Thursday 8 January 2015

Capital II, Chapter 20 - Part 44

b) Here 2(i) has £200 in money, having already sold all its commodities (the total commodity-capital of Department 2 is £2,000, so we can assume it is divided £1,000 each to section (i) and (ii)). In that case, 2(i) may have sold, for example, £800 to Department 1 workers, and £200 to Department 1 capitalists. 2(ii) may have sold £200 to Department 1 workers, leaving £800 to sell to Department 1 capitalists.

(NB.  Wherever its stated that x amount of circulating or fixed capital was bought or sold, here, this is, in fact, incorrect.  In examining interest-bearing capital, in Capital III, it will be shown that it is only that form of "capital", that is bought and sold as a commodity, and its price is the rate of interest.

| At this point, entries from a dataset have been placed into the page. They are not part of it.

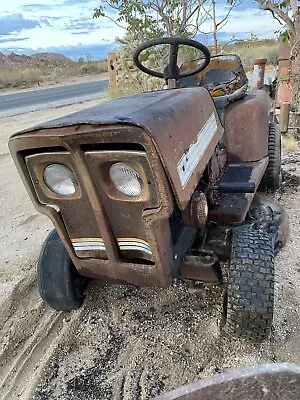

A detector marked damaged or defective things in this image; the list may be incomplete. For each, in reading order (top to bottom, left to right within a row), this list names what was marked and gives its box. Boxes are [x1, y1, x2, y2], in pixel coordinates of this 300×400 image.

rusted metal hood [11, 87, 223, 209]
rusty lawn tractor [8, 38, 288, 340]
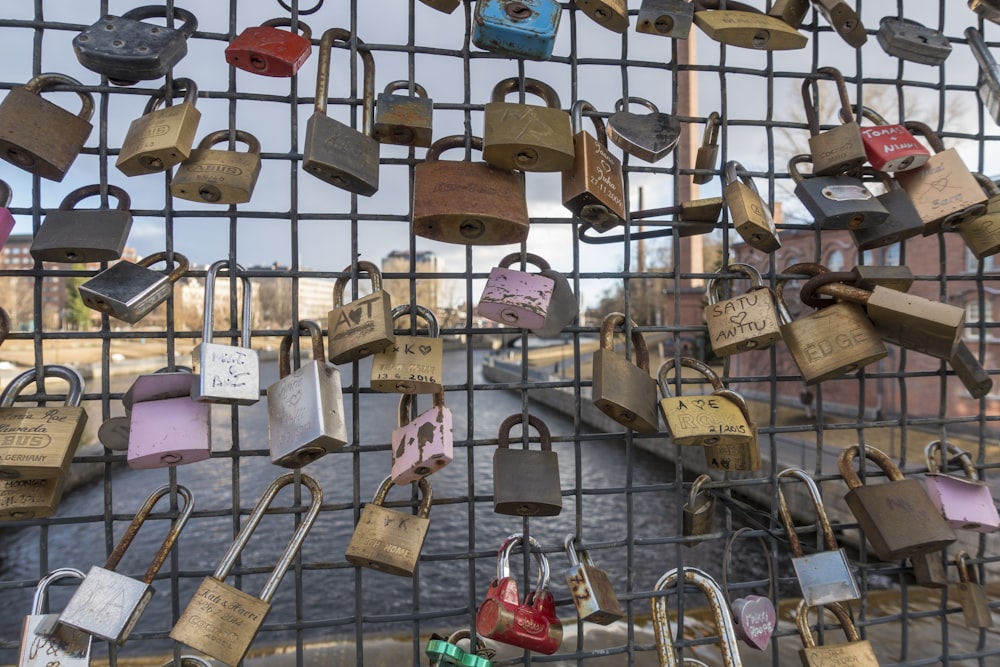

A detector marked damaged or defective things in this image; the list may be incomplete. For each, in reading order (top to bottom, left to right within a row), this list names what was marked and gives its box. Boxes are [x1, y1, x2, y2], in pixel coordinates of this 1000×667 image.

rusty padlock [227, 18, 312, 77]
rusty padlock [410, 134, 528, 245]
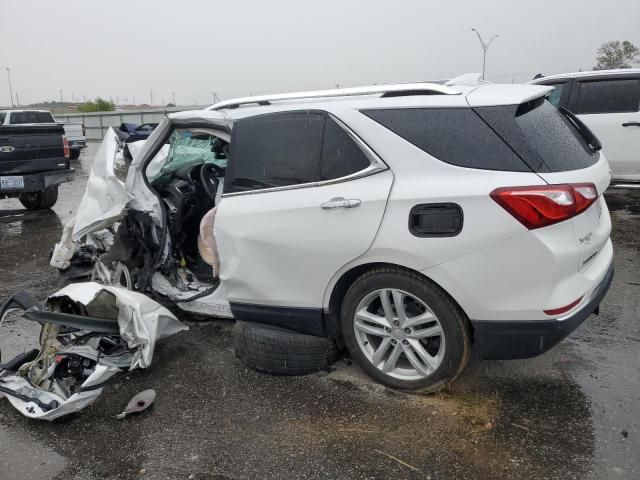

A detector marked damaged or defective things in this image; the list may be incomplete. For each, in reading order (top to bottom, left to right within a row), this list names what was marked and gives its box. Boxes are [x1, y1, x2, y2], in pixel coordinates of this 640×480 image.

shattered windshield [150, 130, 228, 183]
severe front-end damage [0, 282, 185, 420]
broken plastic [0, 282, 189, 420]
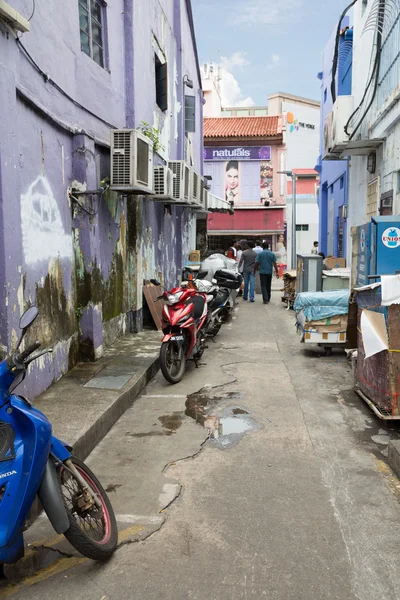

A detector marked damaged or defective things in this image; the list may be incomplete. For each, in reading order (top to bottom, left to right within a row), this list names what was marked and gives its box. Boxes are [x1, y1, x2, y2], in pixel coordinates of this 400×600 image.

The use of the term here is to be taken only as a more convenient means of expressing the more cumbersome, but accurate description that what is being bought and sold are the commodities that comprise the commodity-capital, the circulating-capital, and fixed capital.)

So, 2(i) will have bought £800 of circulating capital, equal to its exchange with Department 1(v). 2(ii) will have bought £200 of circulating capital equal to its exchange with 1(v). 2(i) has advanced £200 for fixed capital. It has sold its remaining £200 of commodities to 1(s), leaving it with £200 in money.

Now, 2(ii) has £800 of its commodity-capital left to sell. It does this by exchanging it with 1(s) for circulating capital of that amount.

An alternative scenario here would be that 2(i) has sold £1,000 of its commodity-capital to 1(v) having bought £800 of circulating constant capital, and thereby leaving it with £200 in money. 2(ii) has bought £200 of circulating capital, and sold £200 of consumer goods to 1(s), leaving it with £800 of consumer goods to sell. 2(i) then uses its £200 in money to buy fixed capital. This £200 flows back to Department 2, but can only flow back to 2(ii) because 2(i) has sold all its commodity-capital. 2(ii) then exchanges its remaining £800 of consumer goods with 1(s) made up of £600 of circulating capital, and plus the £200 1(s) received from 2(i) for fixed capital.

c) Here we assume again both 2(i) and 2(ii) begin with £1,000 each of commodity-capital, £1,000 of which is exchanged against 1(v) and the other with 1(s). 2(ii) has exchanged £800 with 1(v), leaving it with £200 to exchange. 2(i) has exchanged £200 with 1(v), and has £200 in money as a result. It has £800 of commodity-capital left to exchange with 1(s). 2(i) advances £1,000 in money. £200 buys its replacement fixed capital, and £800 buys its circulating capital. With the £1,000 received, Department 1(s) buys the remaining £200 of 2(ii)'s commodity-capital, and the remaining £800 of 2(ii)'s commodity-capital.